START SUPPLIED RECORDS

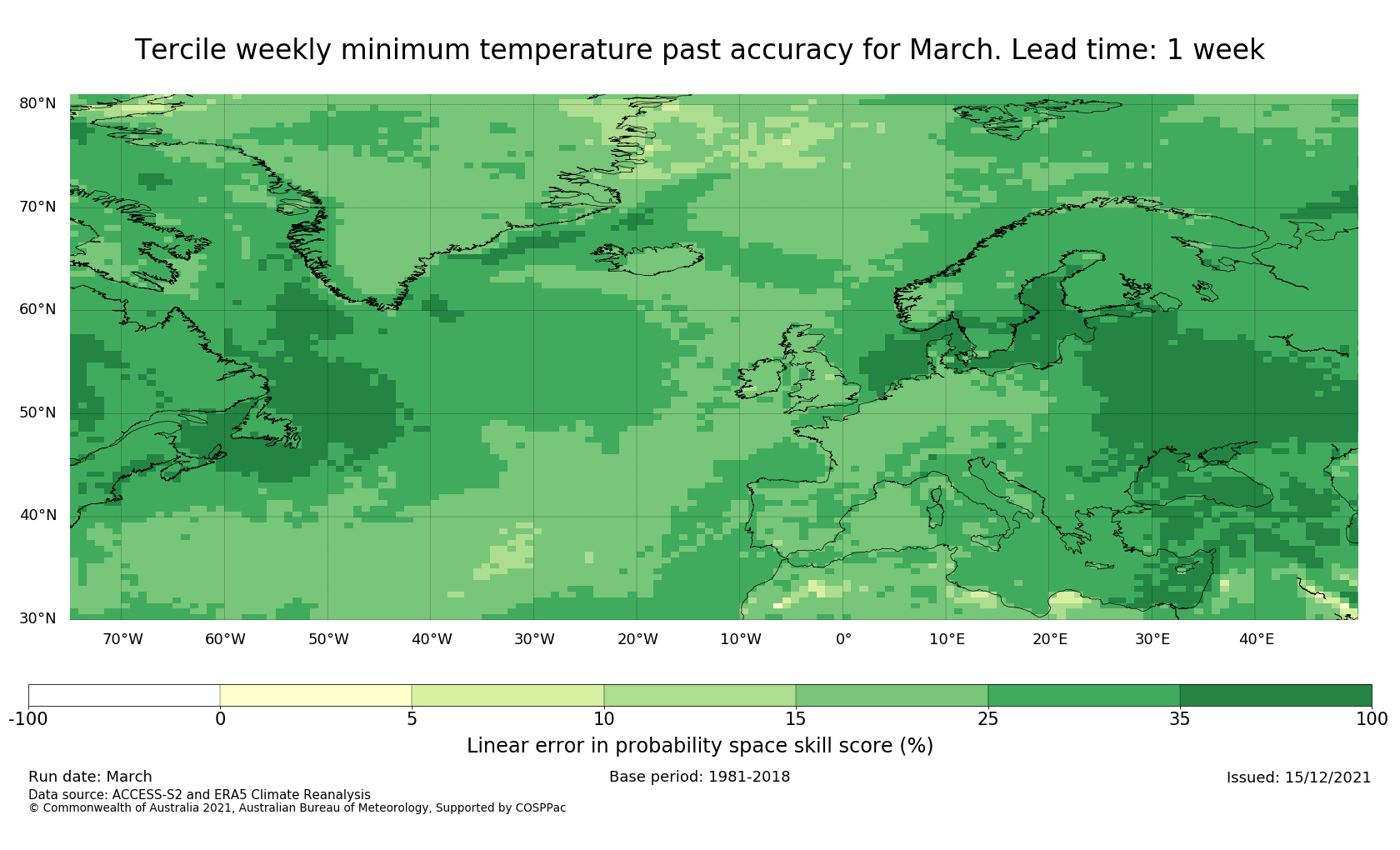 Tercile weekly minimum temperature past accuracy for March. Lead time: 1 week

80°N
70°N
60°N
50°N
40°N
30°N

70°W 60°W 50°W 40°W 30°W 20°W 10°W 0° 10°E 20°E 30°E 40°E

-100 0 5 10 15 25 35 100

Linear error in probability space skill score (%)

Run date: March
Base period: 1981-2018
Issued: 15/12/2021
Data source: ACCESS-S2 and ERA5 Climate Reanalysis
© Commonwealth of Australia 2021, Australian Bureau of Meteorology, Supported by COSPPac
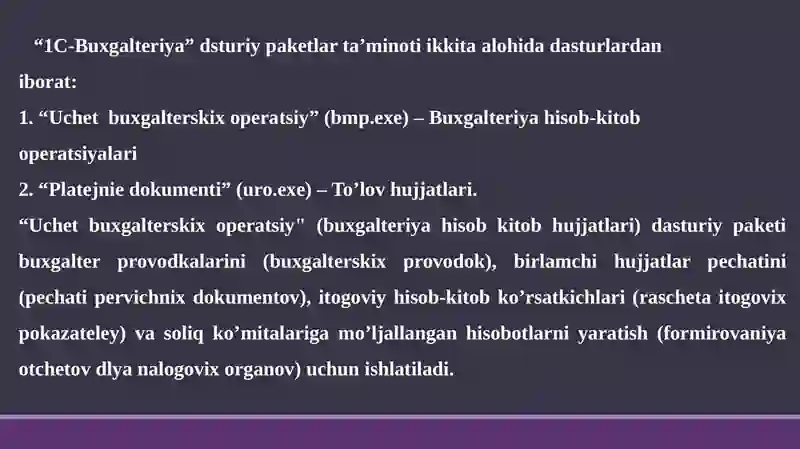 “1C-Buxgalteriya” dsturiy paketlar ta’minoti ikkita alohida dasturlardan iborat:
1. “Uchet buxgalterskix operatsiy” (bmp.exe) – Buxgalteriya hisob-kitob operatsiyalari
2. “Platejnie dokumenti” (uro.exe) – To’lov hujjatlari.
“Uchet buxgalterskix operatsiy" (buxgalteriya hisob kitob hujjatlari) dasturiy paketi buxgalter provodkalarini (buxgalterskix provodok), birlamchi hujjatlar pechatini (pechati pervichnix dokumentov), itogoviy hisob-kitob ko’rsatkichlari (rascheta itogovix pokazateley) va soliq ko’mitalariga mo’ljallangan hisobotlarni yaratish (formirovaniya otchetov dlya nalogovix organov) uchun ishlatiladi.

END SUPPLIED RECORDS

Within these entries, output exactly the lines starting at the one with "Supported by COSPPac" and finishing at the one with "(uro.exe) – To’lov hujjatlari.". Leave pictures out of the output.

● **RESPONSE TO THIS TASK**
© Commonwealth of Australia 2021, Australian Bureau of Meteorology, Supported by COSPPac
 “1C-Buxgalteriya” dsturiy paketlar ta’minoti ikkita alohida dasturlardan iborat:
1. “Uchet buxgalterskix operatsiy” (bmp.exe) – Buxgalteriya hisob-kitob operatsiyalari
2. “Platejnie dokumenti” (uro.exe) – To’lov hujjatlari.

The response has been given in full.